The easiest way is to simply compile your PTX to the lowest supported streaming multiprocessor target which is SM 5.0 in OptiX 6 and newer.

See these threads.

You could also have multiple versions of your PTX code generated for the individual SM targets and check the SM version of the CUDA device and load the matching PTX input code, but I wouldn’t expect any dramatic performance changes from that
There actually have been cases where the OptiX PTX parser was not handling the newest SM versions.

OptiX parses your input PTX and recompiles it anyway and outputs intermediate code with the GPU’s SM target version.
Then the PTX assembler and SASS code generator inside the CUDA driver optimize that again to the final microcode.

The CUDA toolkit and display drivers should have more impact.

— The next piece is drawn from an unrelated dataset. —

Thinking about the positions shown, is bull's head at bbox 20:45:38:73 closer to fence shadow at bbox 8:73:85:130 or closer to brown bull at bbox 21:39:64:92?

For example CUDA 8.0 generated a lot better code than CUDA 7.5. And since the PTX assembler and microcode generator also ship with the display driver, as well as the OptiX core implementation and ray tracing drivers, you’d benefit from all optimizations in newer drivers automatically.

OK. Thanks for the tip!

Following up on this question: I have essentially the same code which may be called as a CUDA kernel or through optixLaunch. The PTX generated for for CUDA and OptiX look the same. However, I get different results from exactly the same input. After putting in a lot of print statements, it appears that the PTX is being converted to different SASS. In one case, the compiler is turning a SAXPY operation into an FMA (CUDA) but in the other (OptiX), it remains separate multiplication and add operations. In the PTX in both cases, the SAXPY is written out as separate multiplication and addition operations; so, it appears that the SASS generators are doing different things.

Is is possible to control the OptiX SASS generator? Or look at the SASS code it generates?



Yes, OptiX and CUDA are compiled differently, the function call ABIs are incompatible, and one cannot in general expect them to be identical at the instruction level. OptiX does not have an API to export the SASS, but you can use a debugger or Nsight Compute to inspect your kernel SASS. The fact that your OptiX kernel is failing to promote your multiply+add into an FMA could be a bug or oversight, there are some cases where we have to infer that it needs to happen, when the FMA is not explicit in your PTX. Are you able to share your kernel code that reproduces the issue with missing FMA? Please send it to the optix-help mailing list if you can.


I’ll see if I can simplify my code. What is the optix-help mailing list?

You can use the name of the list at nvidia dot com to send any files you’d like to share with us privately (I’m trying to avoid typing it out because we get spam sometimes). It’s also fine to DM one of us privately, or post here on the forum if you don’t care or would prefer to share publicly.


Got it :-)

After I looked at a couple of cases of differences in my code, I saw that all of the differences were related to SAXPY operations when it’s subtraction rather than addition (SAXMY?):
d = a * x - y
The PTX always shows a separate multiplication followed by the subtraction. In CUDA this is turned into an FMA instruction in the SASS, but OptiX seems to miss the opportunity.

I sent an example to the optix-help mailing list that I hope is helpful.